Laird Munro, Director of Marketing Communications, Rocky Mountain Equipment (2008 Dealership of the Year)
Laird Munro brought an outsider’s view to the meeting. The director of marketing communications for Calgary-based Rocky Mountain Equipment (RME) is a city boy who joined the dealership after 10 years working at Canada’s WestJet airline. There, he witnessed first-hand the success that a culture-focus — in a commodity-based industry no less — could have on success.
Explaining another misconstrued word — branding — he urged dealers not to limit the term to cool logos and a tagline. “Branding comes from the bottom up. With all the slides I’m going to run through, there are 2 things you need to worry about inside your business: people and data. And it’s not just who your company is, but what it believes.”
After rapid consolidation, he found RME was known by dozens of different names. “Everybody knew we sold Case IH, but they weren’t necessarily aware of who we were as a company or that we stood for.”
What Matters & Brand’s Role In It
Like Young’s Equipment, RME embarked on a process to establish a tagline, which resulted in the words “Dependable Is What We Do” accompanying RME at every turn.
The path to those words started with intentional, deliberate dialog with the customer. “We did customer-facing tests where we asked ‘what’s important to you?’ It was apparent that people simply wanted assurance that you’d be there for them.”
And when RME cross-referenced customer data with surveys of employees on what motivates (and frustrates them), he says, “We figured out quickly that people feel good when they get to help their customers.” Thus the “Dependable Is What We Do” tagline.
In discussing that dependability aspect of the dealer, he shared that technology is becoming ubiquitous. “We’re all going to chase technology, but between brands, there’s no technology edge that’ll last long. Deere will copy great ideas from Case, Case from Deere and so on, so eventually the machinery will level out. And customers want the lowest price and we, as the dealer, always want a higher price.”
What dealers ultimately sell, says Munro, is confidence. “To achieve that, you must present it as a value proposition, and you do that through branding.”
Because every dealer sells equipment, only the “how” and “why” really matter, he says. That’s what branding is about — and must be reflected at every point in the dealership.
Dealers need to ask if the brand is reflected in a customer’s conversation with any employee. He cited the example of a parts tech who answers a question with, ‘Yeah, don’t got it.’ “Then take the parts tech who says, ‘Hang on a sec, let me make some calls; let me hunt this down for you.
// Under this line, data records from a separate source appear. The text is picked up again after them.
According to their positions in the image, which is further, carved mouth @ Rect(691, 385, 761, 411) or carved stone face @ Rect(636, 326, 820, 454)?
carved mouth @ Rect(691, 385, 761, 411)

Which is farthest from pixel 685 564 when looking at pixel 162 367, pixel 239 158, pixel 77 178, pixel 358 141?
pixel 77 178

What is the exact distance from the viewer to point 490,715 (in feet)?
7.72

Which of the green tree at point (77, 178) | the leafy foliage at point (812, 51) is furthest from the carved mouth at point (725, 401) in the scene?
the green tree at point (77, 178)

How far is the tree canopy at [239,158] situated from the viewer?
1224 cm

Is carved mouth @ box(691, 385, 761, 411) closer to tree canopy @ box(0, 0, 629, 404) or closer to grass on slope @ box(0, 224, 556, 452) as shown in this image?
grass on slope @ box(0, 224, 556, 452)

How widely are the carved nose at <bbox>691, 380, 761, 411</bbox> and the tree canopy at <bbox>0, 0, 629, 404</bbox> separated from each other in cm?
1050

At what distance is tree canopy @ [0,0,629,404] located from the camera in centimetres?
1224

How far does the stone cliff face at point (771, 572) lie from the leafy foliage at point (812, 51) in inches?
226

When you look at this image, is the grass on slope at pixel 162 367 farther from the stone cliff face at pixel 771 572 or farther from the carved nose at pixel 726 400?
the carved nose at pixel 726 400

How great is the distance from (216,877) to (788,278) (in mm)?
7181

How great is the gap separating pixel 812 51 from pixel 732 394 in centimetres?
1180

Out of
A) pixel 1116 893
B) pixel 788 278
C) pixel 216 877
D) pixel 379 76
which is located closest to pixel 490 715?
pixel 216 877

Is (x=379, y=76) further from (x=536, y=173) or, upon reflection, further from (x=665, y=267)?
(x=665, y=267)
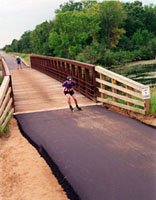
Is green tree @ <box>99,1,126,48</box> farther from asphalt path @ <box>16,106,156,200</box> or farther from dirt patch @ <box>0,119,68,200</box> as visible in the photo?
dirt patch @ <box>0,119,68,200</box>

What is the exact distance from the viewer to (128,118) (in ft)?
37.2

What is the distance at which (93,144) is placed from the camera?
29.3 feet

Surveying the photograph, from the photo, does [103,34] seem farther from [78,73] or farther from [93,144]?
[93,144]

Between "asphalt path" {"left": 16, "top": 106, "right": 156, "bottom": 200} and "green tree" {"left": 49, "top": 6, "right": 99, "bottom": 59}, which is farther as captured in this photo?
"green tree" {"left": 49, "top": 6, "right": 99, "bottom": 59}

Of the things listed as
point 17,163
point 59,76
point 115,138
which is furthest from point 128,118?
point 59,76

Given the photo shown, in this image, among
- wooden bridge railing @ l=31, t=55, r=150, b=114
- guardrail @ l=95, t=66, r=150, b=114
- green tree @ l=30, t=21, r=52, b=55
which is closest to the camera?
guardrail @ l=95, t=66, r=150, b=114

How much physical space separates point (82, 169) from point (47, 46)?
313ft

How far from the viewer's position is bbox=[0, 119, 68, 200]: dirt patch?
22.0 ft

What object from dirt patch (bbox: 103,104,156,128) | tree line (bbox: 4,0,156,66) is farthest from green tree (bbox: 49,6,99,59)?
dirt patch (bbox: 103,104,156,128)

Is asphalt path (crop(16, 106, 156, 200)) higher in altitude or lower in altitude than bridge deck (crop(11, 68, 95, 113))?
higher

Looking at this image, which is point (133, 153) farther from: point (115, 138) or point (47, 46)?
point (47, 46)

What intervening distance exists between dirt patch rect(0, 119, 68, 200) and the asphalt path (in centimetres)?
28

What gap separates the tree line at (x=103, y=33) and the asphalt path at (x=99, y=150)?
210 ft

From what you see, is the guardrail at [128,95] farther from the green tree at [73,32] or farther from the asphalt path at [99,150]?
the green tree at [73,32]
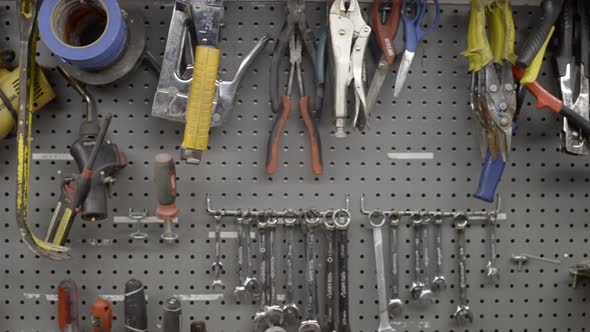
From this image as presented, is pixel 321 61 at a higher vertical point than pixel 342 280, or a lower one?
higher

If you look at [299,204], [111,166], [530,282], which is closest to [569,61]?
[530,282]

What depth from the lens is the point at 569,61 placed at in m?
1.08

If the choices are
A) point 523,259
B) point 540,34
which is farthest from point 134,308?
point 540,34

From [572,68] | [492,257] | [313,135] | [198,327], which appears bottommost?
[198,327]

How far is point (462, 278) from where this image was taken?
1.14 metres

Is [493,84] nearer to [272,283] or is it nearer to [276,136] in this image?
[276,136]

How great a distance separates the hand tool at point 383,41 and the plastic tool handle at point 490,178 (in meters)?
0.22

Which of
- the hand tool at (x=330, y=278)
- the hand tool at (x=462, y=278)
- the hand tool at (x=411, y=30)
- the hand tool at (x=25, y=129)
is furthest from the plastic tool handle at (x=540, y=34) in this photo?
the hand tool at (x=25, y=129)

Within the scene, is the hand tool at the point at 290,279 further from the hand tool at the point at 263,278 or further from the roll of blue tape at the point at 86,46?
the roll of blue tape at the point at 86,46

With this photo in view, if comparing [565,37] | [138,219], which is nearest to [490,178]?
[565,37]

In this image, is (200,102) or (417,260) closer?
(200,102)

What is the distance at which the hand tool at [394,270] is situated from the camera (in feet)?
3.72

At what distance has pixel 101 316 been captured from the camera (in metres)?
1.06

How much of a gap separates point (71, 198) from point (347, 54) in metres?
0.50
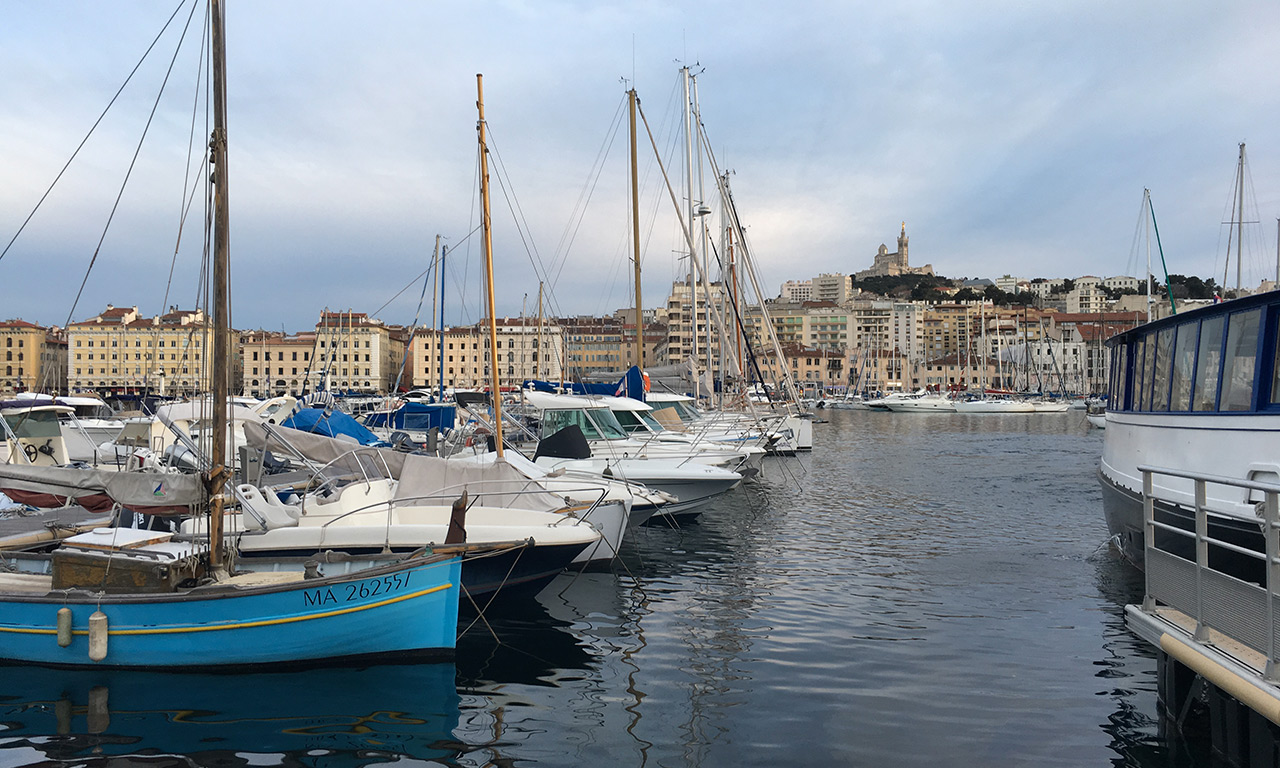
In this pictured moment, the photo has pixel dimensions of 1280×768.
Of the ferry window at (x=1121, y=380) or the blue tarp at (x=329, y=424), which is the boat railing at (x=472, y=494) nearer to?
the ferry window at (x=1121, y=380)

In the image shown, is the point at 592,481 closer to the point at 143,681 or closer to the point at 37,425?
the point at 143,681

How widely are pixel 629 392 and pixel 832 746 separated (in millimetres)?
22378

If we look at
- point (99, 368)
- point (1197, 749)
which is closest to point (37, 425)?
point (1197, 749)

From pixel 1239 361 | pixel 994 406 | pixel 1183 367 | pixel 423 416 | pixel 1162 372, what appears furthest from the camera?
pixel 994 406

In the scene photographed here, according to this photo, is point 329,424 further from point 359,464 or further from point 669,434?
point 669,434

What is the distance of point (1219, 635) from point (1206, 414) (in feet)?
13.0

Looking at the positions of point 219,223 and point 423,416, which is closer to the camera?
point 219,223

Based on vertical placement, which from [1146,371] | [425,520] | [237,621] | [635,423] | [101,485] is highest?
[1146,371]

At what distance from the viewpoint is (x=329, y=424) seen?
2198 cm

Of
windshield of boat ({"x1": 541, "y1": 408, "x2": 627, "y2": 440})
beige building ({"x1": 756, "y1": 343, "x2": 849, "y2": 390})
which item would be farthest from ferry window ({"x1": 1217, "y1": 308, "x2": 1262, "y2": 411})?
beige building ({"x1": 756, "y1": 343, "x2": 849, "y2": 390})

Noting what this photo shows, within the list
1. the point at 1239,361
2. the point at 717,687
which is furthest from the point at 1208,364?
the point at 717,687

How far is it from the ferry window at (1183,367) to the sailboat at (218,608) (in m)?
8.78

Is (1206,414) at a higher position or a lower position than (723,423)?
higher

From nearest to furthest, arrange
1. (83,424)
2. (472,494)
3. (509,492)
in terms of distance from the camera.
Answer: (509,492), (472,494), (83,424)
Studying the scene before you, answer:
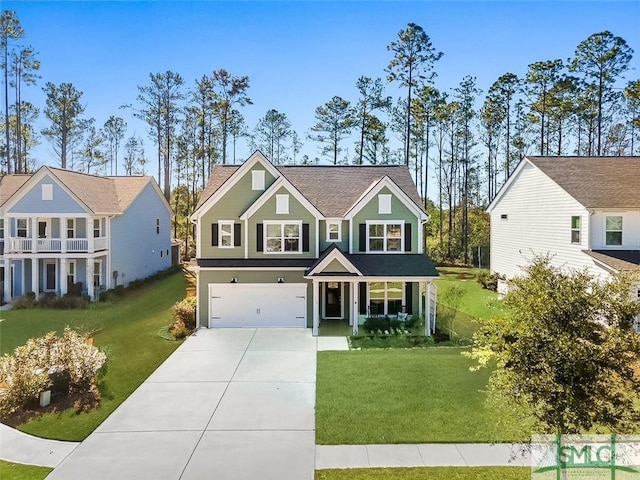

Oh, I see you’re in a hurry, I’ll call you back on your cell.’ So when you’re talking about your brand proposition, make sure it’s actually reflective of things you hold dear — and that your people will follow.”
The brand statement is important, but only in so far as we try and carry it through the entire company,” says Munro. Today, RME has a “Dependable is What You Did” employee recognition program, in which branch staff submits stories of great effort, whether it’s a tech going out at 2 a.m. to fix a combine, or just somebody dealing with an irate customer in a great way. We try and leverage the whole convention around ‘Dependable is What you Do’ as a cultural thing that we all hold onto. We push that through to where it’s not marketing as much as it is employee engagement. Then, it becomes marketing.”
Munro notes that dealers can create a brand and ethos around who they are, but it can’t be faked or the role of marketing is relegated to lipstick on a pig. “When you’re actually working toward that branded core value every day, that’s real power.”
It’s Not Me, It’s You
Where the magic exists, says Munro, is when you’ve got a strong brand, everyone knows what you stand for and you’re marketing to customers in a way that makes sense for them personally.
“You can’t just be saying ‘we’re this,’ so deal with us. Instead, it should be that we understand ‘this’ about you, and that’s why you should do business with us.”
In his opinion, the industry still spends too much time talking about the equipment and not enough time talking about the customers who buy it.
“Think about the relationships this industry was built on, when your salespeople knew everyone in their territory. But as we’ve expanded, distances get greater and more challenges come in, and you can’t expect sales to cover an entire territory every four days. But technology can help you replicate some of that data, and if you’re smart about capturing and holding it, then you actually have an angle in which you can market to people in an efficient and effective way.”